Afinal, foi pelo marxismo que se propôs uma conscientização de classe trabalhadora que tinha em suas mãos o poder de transformar a ordem estabelecida, bastava a este grupo se organizar enquanto classe e transformar a realidade que está estabelecida. É por esta percepção de reprodução dos interesses da hegemonia que se propõe neste trabalho desmascarar o discurso da cooperativa como benéfico à sociedade, embora se reconheça a necessidade individual de sua existência por razão da negligência do Estado em fazer garantido o direito ao trabalho.

Norteado por estas informações situa-se que a lógica cooperativista vem por compor historicamente mais um recurso para conduzir à acomodação aos destituídos do poder sócio-econômico, obedecendo a mais um mecanismo de alienação social por desresponsabilizar o Estado do compromisso com uma vida digna e um trabalho a todo cidadão.

A cooperativa corresponde, então, a um emprego formal onde trabalhadores se responsabilizam em sociedade pelas suas sobrevivências, através de um negócio econômico por todos geridos que vem por reverter-se em capital ao trabalhador de acordo com seu empenho, não deixando, portanto, de o mesmo ser considerado mediante a produção que realiza – fato este que caracteriza a retroalimentação do sistema capitalista.

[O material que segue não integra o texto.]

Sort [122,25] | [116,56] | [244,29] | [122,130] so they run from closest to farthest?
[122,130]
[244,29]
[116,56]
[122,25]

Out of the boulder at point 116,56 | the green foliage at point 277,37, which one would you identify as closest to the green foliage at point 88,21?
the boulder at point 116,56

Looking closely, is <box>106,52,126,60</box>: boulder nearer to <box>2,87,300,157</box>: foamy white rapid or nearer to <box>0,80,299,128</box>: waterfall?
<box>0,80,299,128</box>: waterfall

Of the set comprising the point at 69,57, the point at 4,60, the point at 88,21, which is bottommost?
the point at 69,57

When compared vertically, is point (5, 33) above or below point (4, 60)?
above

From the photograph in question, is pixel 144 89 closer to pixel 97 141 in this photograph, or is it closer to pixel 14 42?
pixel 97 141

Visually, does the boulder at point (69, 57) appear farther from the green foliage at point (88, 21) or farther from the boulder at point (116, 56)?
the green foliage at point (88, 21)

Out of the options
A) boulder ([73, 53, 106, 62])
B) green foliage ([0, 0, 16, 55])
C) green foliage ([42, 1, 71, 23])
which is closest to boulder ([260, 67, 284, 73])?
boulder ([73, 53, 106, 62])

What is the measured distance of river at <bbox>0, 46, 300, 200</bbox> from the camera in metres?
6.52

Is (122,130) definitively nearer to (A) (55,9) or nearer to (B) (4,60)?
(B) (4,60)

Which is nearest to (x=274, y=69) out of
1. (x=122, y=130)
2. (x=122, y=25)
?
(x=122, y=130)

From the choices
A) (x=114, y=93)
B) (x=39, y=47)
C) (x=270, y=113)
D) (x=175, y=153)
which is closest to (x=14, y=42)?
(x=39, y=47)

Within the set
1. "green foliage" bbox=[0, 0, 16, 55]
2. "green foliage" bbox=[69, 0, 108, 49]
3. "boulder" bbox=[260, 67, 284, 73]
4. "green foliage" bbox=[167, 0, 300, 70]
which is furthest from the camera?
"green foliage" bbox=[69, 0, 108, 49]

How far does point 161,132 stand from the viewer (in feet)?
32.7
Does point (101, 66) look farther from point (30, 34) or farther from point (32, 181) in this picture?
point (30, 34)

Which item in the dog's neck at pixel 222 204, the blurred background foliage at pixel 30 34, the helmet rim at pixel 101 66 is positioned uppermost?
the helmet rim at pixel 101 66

No entanto, aqui não se descarta que a remuneração do trabalhador deve ser justa, de modo à realmente suprir as necessidades básicas da família, tal como fatidicamente tende a acontecer nas cooperativas reais (opostas às cooperativas que são empresas fantasiadas que visam apenas burlar a CLT, como outrora relatado).

Tal como não se descaracteriza aqui a necessidade de existência deste instrumento no contexto vigente, haja vista a ampliação do percentual de desempregado e demais nuances que perfazem a exclusão sócio-econômica de trabalhadores. Até porque tem suas vantagens, como é o caso de visar à garantia de direitos sociais, como Pastore (2008, p. 53) expõe: “No sistema cooperativista, os direitos sociais passam a ser estatutários, visando a resguardar sempre a predominância do trabalho sobre o capital”.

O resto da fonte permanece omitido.